_PARTS OF THE EXERCISE_
1. Copy out the section of the passage about the Ulf Otsuki statue that opens with the words containing "We all know" and closes with "statue in Nara.".
2. According to the passage about the Ulf Otsuki statue, who chose Otsuki as the model for the statue?

_READING PASSAGE_
####################

Actor Ulf Otsuki served as the model for this statue outside the Nara Prefectural Museum of Art. Photo by Brett Homenick.
We all know of the various Godzilla statues and other attractions in and around Tokyo, but did you know there is a statue of a Godzilla series actor in Japan? It's true. Actor Ulf Otsuki (the bearded Seatopian agent from Godzilla vs. Megalon) has his very own statue in Nara.
When Ulf was 19 years old (and a member of the acting troupe Haiyuza), he was selected as the model for this statue by Japanese artist Yasuo Sugawara, an old friend of Ulf's mother. The statue is currently at the entrance of the Nara Prefectural Museum of Art, and one can view the statue without buying a ticket to enter the museum.
When I visited Nara at the end of May, I stopped by the museum to photograph the statue. Ulf had told me about it several times, and it was something I intended to see for myself. Suffice it to say, it is quite interesting!

####################

Records from a data source

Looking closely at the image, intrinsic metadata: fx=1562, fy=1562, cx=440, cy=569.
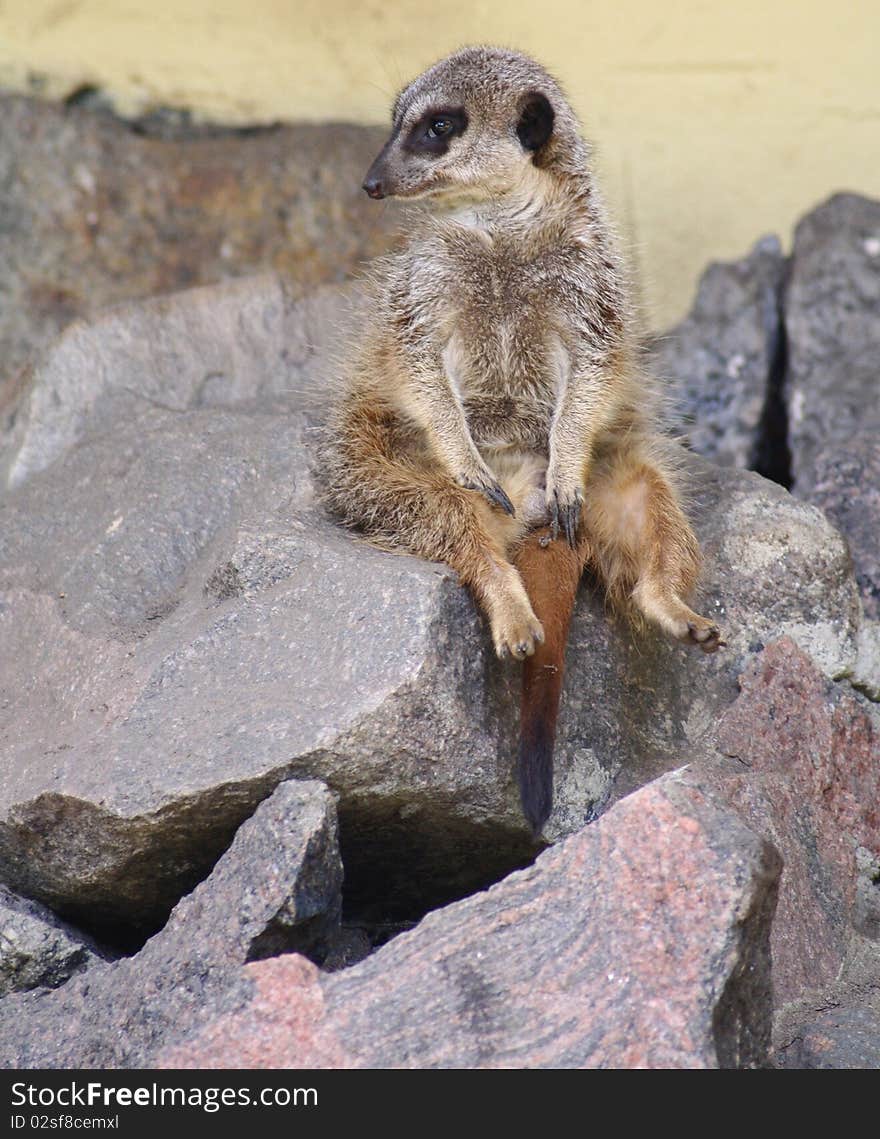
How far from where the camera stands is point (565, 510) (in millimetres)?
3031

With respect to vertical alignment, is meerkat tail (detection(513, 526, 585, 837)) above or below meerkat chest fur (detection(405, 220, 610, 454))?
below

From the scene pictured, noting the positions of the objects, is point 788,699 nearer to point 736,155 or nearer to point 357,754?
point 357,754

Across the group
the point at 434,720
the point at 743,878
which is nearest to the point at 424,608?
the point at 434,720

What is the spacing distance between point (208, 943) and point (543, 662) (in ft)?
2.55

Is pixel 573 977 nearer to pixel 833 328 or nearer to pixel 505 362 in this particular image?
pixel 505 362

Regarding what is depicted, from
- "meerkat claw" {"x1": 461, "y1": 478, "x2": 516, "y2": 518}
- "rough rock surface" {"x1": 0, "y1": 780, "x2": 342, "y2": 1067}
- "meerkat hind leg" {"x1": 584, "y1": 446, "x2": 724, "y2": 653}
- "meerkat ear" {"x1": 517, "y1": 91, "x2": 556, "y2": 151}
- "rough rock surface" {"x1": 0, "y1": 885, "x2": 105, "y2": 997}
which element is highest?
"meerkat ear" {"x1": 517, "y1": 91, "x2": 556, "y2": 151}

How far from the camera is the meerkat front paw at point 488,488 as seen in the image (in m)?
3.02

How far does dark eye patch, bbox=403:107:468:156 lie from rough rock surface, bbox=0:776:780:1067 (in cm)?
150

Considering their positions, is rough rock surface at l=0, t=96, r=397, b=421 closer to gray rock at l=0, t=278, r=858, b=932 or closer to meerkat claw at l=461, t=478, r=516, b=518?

####################

_NUMBERED ANSWERS_
1.
We all know of the various Godzilla statues and other attractions in and around Tokyo, but did you know there is a statue of a Godzilla series actor in Japan? It's true. Actor Ulf Otsuki (the bearded Seatopian agent from Godzilla vs. Megalon) has his very own statue in Nara.

2. Japanese artist Yasuo Sugawara, an old friend of Ulf's mother.